The physical examination following mild exposure reveals only mild wheezing and decreased air entry or may be entirely unremarkable. Patients with more significant exposure may present with dyspnea, pulmonary edema with secondary hypoxia, nausea, tracheobronchitis, toxic pneumonitis, intrapulmonary shunt, and/or pneumomediastinum. Note that pulmonary edema may ensue within minutes or be delayed for up to 24 hours following exposure.
Pulmonary function tests may reveal obstructive, restrictive, or combined patterns. The pulmonary artery occlusive pressure may be less than 17 mm Hg.
For more information, see Chlorine Toxicity.
Inhalation injury from ammonia is marked by the following findings:
Head, ears, eyes, nose, throat (HEENT) - Facial and oral burns and ulcerations
Respiration - Tachypnea, oxygen desaturation, stridor, drooling, cough, wheezing, rhonchi, and decreased air entry
Central nervous system (CNS) - Loss of consciousness (if exposure is massive)
Skin or eye contact with ammonia can result in burns or cold injury. Alkali burns to the skin are yellow, soapy, and soft in texture; with severe burns, skin turns black and leathery.
Burns to the eye penetrate particularly deeply and rapidly, leading to destruction of the inner structures within 2-3 minutes; this may progress to globe perforation. Ammonia typically causes more corneal epithelium and lens damage than other alkalis. Intraocular pressure and pH of the anterior chamber rise, resulting in a syndrome similar to acute narrow-angle glaucoma.

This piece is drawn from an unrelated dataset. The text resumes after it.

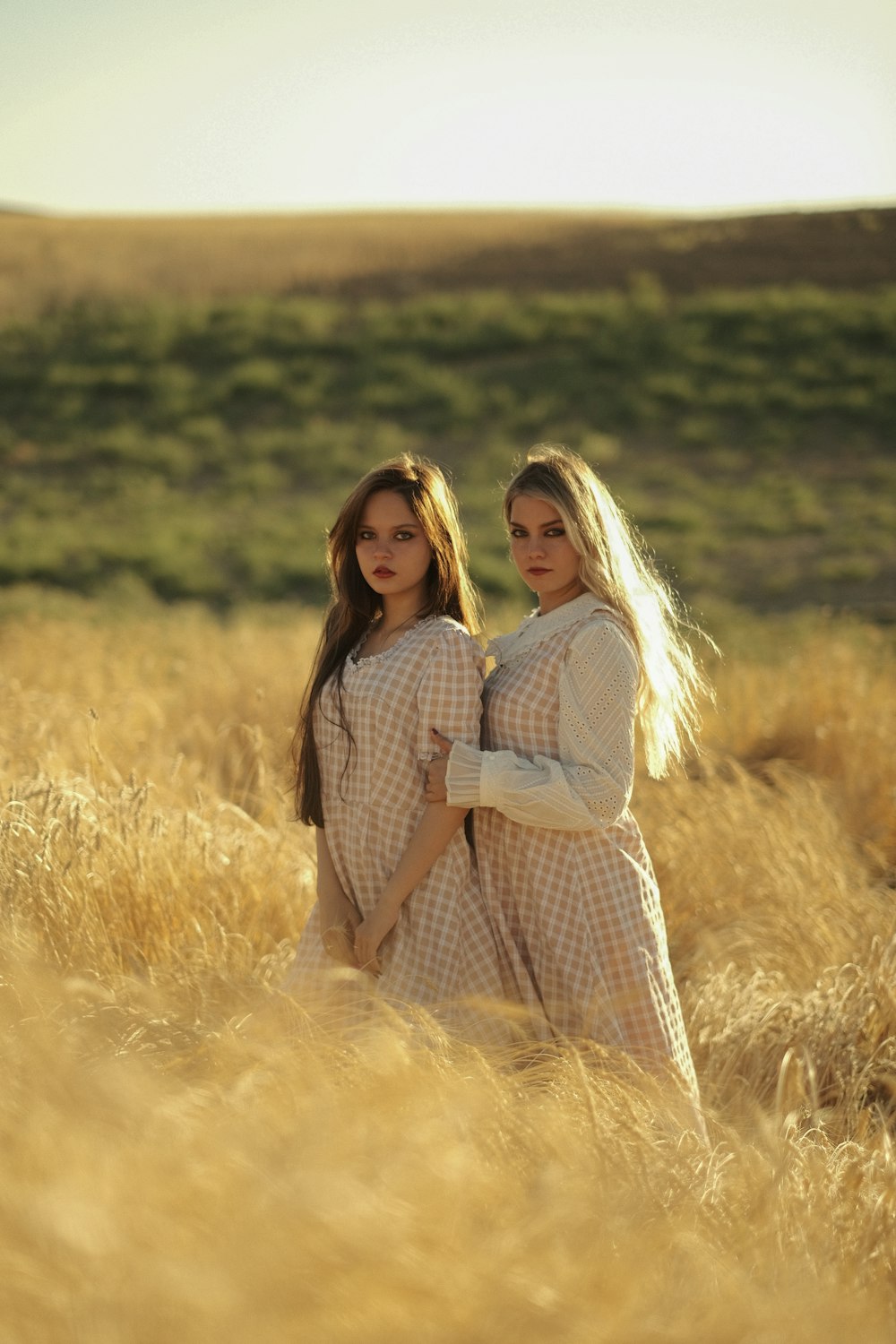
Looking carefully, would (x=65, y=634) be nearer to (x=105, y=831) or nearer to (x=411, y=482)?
(x=105, y=831)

Other ophthalmic symptoms include the following:
Semi-dilated fixed pupil
Eventual cataract formation
With intentional ingestion of ammonia, hypovolemic shock may occur because of vomiting and third-spacing of intravascular fluid. HEENT findings may include edema of the lips, oropharynx, and upper airway.
On abdominal examination, patients may exhibit epigastric tenderness; mediastinitis and peritoneal signs may be present with viscus perforation, which can occur as late as 24-72 hours post ingestion. Respiratory manifestations include aspiration pneumonia and pulmonary edema.